Mi limito a segnalare un quadro sintetico dell’insegnamento agostiniano. Bisogna tener presente che nel grande Padre della Chiesa non troviamo un pensiero sistematico come quello di san Tommaso d’Aquino, in quanto i suoi scritti sono tutti occasionali (ovvero occasionati da lettere, dibattiti, controversie, oppure contenuti in discorsi ed omelie). Ma l’occasionalità degli scritti non comporta una occasionalità del pensiero, che, invece, troviamo già essenzialmente formato già negli anni in cui Agostino è presbitero, tra il 391 ed il 395.

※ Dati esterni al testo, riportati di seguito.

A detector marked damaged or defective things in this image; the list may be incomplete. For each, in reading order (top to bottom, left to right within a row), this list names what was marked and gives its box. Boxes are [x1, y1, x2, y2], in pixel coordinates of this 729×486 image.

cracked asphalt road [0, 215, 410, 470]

Ecco la griglia, che naturalmente nei due libri sopra citati viene approfondita con centinaia di riferimenti ai testi tratti dalle opere di sant’Agostino:
1. il presupposto essenziale della correzione è la carità;
2. il fondamento teologico è dato dalla constatazione che Dio stesso corregge colui che ama: in lui si attua il connubio perfetto di una misericordia severa e di una severità misericordiosa, a cui deve ispirarsi anche la nostra pedagogia;
3. il principio universale è “Ama l’uomo, odia il peccato!“: l’uomo non deve odiare il suo simile a motivo dell’odio che nutre per il peccato, né deve amare il peccato a causa dell’amore che nutre per l’uomo;
4. il fondamento antropologico è l’umiltà, legge essenziale del cristiano: questo significa per Agostino esortare all’autocorrezione e alla disponibilità a ricevere la correzione prima ancora di offrirla;
5. la fecondità della correzione sta nella preghiera, perché, correggendo, l’uomo fa prima di tutto un servizio a Dio: la correzione va accompagnata alla preghiera e, talvolta, si conclude nella preghiera, nella consapevolezza che è Dio a rendere efficace l’agire umano;
6. il dovere della correzione non è un dovere assoluto, ma relativo alla carità e alle situazioni concrete: vi sono motivi che dispensano dall’obbligo della correzione senza rendersi colpevoli di negligenza (l’attesa di un tempo più opportuno, il dubbio ragionevole che l’aiuto non venga accolto, il rischio di provocare scandalo nei deboli, il timore che qualcuno si perda a motivo della correzione);
7. il ruolo dell’autorità è certamente importante, perché l’essere costituiti in autorità comporta un supplemento di responsabilità nei confronti di coloro che ci sono affidati;
8. il campo semantico, ovvero le immagini usate da Agostino per facilitare l’apprendimento del suo insegnamento e per attualizzarlo: sono sostanzialmente tre (la pagliuzza e la trave, il medico che risana, il padre che corregge).